Speaking personally, I just don't get it. I am in love with photography and yet I feel nothing for videography. I could never cross over. Creating moving images seems completely boring and dead to me. I'm not sure why this is. Every time I read about someone like Plummer switching gears it brings up the same questions. I ask myself if the two crafts are really so different, and if not, why don't I have any interest in videography?
I think part of it is due to my love for the moment. The photographs I love best are about synchronicity and irreplaceability. They exist for a split second and are gone, and perhaps occasionally they are captured. There is something very essential, zenlike, and poetic in their nature which is NOT in the nature of any video because by nature a video captures more than one moment.
The other hangup I have about videography is that it generally attempts to record reality. Watching video footage, it is generally pretty clear what was happening in front of the camera. This is true for documentary or pure footage of the sort Plummer is pursuing, but even when actors are used or clips are manipulated in post-production, it is generally possible to interpret the reality of the original scene. With photography, this is not always possible or desirable. By nature a photograph contains less information than video footage. By withholding that information a photo can be subtle, mysterious, and confusing in delightful ways. It can tell you nothing about the original scene and for me that's great. I think this is why I have a hard time appreciating photojournalism or other photography that attempts to tell a story. To paraphrase Winogrand (who I can almost guarantee had no interest in videography), it's about the photograph, not about what was photographed.
That may not make sense but it's the best way I know how to explain it. So reading Dispatches lately has held some of the watch-between-the-fingers sensibility of a horror film. Why is he...No, Don't go in that room! Doesn't he know what's in there? And alone?! I watch with fascination as he plunges eagerly into what to me seems clearly to be a dead zone.
I'm sure others will disagree. Let's hear some counter arguments.
Subscribe to:
Post Comments (Atom)
4 comments:
http://www.youtube.com/watch?v=xlVUt4hAV8w
Yeah, photography shows everything without telling anything, which is lovely. Hard to replicate with video (although I'm tempted often, and I've done some). Now flickr also hosts video up to 90s, so this was a very well timed post.
To put one of the differences between the two media in sharp foucus (ha ha) I heard a fascinating comment by William Klein in a documentry about him (and others): He said (and I paraphrase very loosely):
A great photographer may have a archive of 250 great images. An average photo may be shot in say 1/125 th of a second. That means that the entire archive adds up to 2 seconds of real life.

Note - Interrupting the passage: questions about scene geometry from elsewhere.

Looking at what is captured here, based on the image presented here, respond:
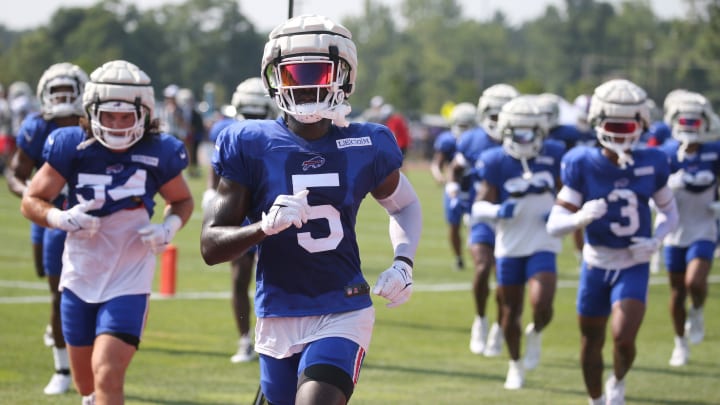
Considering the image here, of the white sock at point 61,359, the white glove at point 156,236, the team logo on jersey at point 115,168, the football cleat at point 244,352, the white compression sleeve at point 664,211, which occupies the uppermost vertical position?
the team logo on jersey at point 115,168

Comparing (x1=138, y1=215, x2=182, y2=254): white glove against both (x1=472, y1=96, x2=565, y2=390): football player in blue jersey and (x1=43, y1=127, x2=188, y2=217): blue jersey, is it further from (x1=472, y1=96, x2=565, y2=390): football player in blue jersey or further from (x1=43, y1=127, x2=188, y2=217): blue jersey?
(x1=472, y1=96, x2=565, y2=390): football player in blue jersey

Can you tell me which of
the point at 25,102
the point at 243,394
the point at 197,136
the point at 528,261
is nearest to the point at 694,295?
the point at 528,261

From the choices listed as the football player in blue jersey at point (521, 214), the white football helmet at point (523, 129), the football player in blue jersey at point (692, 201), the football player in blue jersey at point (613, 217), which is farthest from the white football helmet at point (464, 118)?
the football player in blue jersey at point (613, 217)

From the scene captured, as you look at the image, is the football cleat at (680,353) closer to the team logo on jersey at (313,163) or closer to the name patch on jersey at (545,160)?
the name patch on jersey at (545,160)

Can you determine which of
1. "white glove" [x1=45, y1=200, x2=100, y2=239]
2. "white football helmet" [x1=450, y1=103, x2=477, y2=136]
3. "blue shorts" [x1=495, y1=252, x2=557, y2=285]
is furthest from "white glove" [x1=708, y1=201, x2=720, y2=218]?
"white glove" [x1=45, y1=200, x2=100, y2=239]

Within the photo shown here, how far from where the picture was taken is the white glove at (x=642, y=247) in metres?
8.08

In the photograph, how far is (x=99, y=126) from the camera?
698 cm

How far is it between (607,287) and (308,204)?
12.1ft

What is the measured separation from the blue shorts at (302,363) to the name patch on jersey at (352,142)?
843 millimetres

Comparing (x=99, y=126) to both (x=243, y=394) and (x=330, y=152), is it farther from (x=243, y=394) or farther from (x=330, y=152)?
(x=243, y=394)

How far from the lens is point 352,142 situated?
5332 mm

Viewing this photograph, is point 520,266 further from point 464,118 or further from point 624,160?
point 464,118

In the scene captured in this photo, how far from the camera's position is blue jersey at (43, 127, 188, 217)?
7.04 meters

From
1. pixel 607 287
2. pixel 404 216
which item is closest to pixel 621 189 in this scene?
pixel 607 287
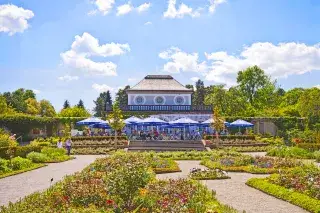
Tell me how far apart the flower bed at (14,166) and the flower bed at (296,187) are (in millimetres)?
11140

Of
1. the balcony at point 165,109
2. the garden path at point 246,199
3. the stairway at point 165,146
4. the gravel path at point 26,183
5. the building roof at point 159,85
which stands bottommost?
the garden path at point 246,199

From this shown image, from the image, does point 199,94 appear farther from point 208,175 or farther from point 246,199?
point 246,199

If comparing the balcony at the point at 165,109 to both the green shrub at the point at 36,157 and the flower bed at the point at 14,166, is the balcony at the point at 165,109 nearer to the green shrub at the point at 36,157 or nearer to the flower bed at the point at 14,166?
the green shrub at the point at 36,157

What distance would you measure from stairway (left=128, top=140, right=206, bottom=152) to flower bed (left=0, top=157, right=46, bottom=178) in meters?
13.9

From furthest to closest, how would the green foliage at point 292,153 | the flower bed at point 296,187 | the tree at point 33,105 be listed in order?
the tree at point 33,105
the green foliage at point 292,153
the flower bed at point 296,187

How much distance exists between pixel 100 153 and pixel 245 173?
15335 millimetres

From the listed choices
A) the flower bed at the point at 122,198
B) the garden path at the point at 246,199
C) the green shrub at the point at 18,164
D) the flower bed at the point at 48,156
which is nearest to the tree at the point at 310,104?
the flower bed at the point at 48,156

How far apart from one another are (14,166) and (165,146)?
1774 centimetres

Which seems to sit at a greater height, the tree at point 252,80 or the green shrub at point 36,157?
the tree at point 252,80

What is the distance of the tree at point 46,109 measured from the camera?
93094 millimetres

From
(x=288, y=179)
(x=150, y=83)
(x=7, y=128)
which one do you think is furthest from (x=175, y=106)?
(x=288, y=179)

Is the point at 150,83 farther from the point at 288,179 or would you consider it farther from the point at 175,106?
the point at 288,179

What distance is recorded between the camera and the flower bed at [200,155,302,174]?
19656 mm

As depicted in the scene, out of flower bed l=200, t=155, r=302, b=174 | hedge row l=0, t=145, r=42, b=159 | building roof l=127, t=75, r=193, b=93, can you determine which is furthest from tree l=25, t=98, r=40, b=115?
flower bed l=200, t=155, r=302, b=174
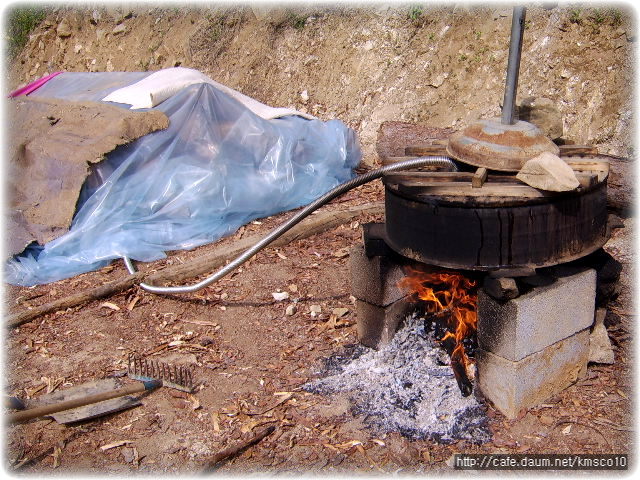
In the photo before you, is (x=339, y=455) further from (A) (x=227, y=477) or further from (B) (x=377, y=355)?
(B) (x=377, y=355)

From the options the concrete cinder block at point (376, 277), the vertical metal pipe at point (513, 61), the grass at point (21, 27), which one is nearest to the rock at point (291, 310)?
the concrete cinder block at point (376, 277)

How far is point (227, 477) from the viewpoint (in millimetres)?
3943

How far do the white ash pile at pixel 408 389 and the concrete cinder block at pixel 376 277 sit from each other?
34 centimetres

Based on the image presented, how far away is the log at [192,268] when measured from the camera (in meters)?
5.91

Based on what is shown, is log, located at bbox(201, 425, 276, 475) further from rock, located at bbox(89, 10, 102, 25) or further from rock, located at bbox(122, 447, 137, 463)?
rock, located at bbox(89, 10, 102, 25)

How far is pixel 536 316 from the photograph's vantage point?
4004 mm

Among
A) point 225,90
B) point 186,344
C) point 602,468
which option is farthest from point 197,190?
point 602,468

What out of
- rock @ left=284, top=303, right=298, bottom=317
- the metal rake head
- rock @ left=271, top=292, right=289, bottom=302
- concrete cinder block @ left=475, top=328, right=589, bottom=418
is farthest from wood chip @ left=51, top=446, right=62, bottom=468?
concrete cinder block @ left=475, top=328, right=589, bottom=418

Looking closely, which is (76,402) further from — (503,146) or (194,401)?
(503,146)

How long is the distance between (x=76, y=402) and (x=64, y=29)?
460 inches

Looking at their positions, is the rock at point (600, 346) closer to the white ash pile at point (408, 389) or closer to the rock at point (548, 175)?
the white ash pile at point (408, 389)

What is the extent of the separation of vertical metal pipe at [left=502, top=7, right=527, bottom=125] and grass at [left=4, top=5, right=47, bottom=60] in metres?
13.2

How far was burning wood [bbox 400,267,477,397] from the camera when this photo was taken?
4.61 meters

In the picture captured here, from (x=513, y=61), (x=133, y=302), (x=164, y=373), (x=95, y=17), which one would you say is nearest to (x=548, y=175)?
(x=513, y=61)
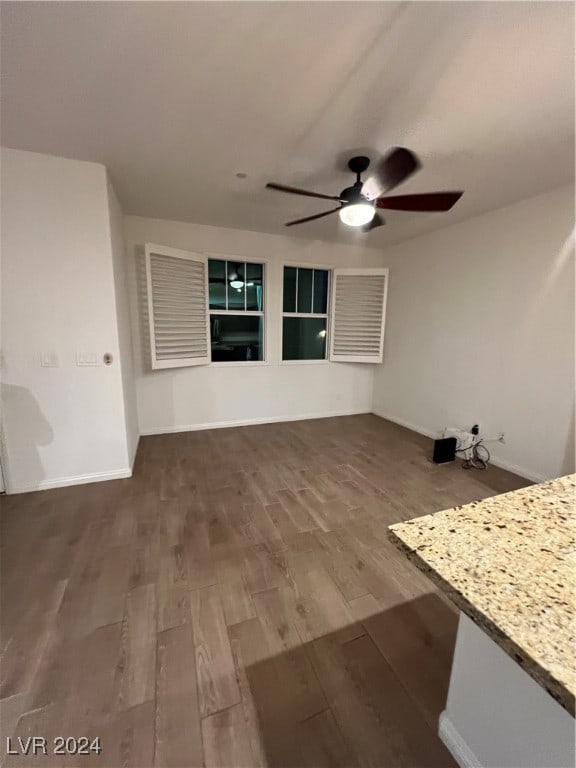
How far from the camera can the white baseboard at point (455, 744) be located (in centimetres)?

I never thought of it that way!
I know what you mean. Photography is more distilled. It has a unique power in that it seems to show everything but at the same time shows nothing. Video explains itself over and over, while a good photograph can shout or murmur mysteriously without giving itself away. Each viewer might also hear a slightly different song depending on what they bring to the table, in essense, participating in a way not unlike the photographer when the image was created.
Having said that...Lately I've seen some shit in a very videographic way - a figure moving through a landscape, patterns of hail running through rivulets, a burst of human energy and motion followed by calm.
Some of these little moments strike me in a way very similar to noticing something photographically, a little window opens, something comes together, there is a beginning, an end.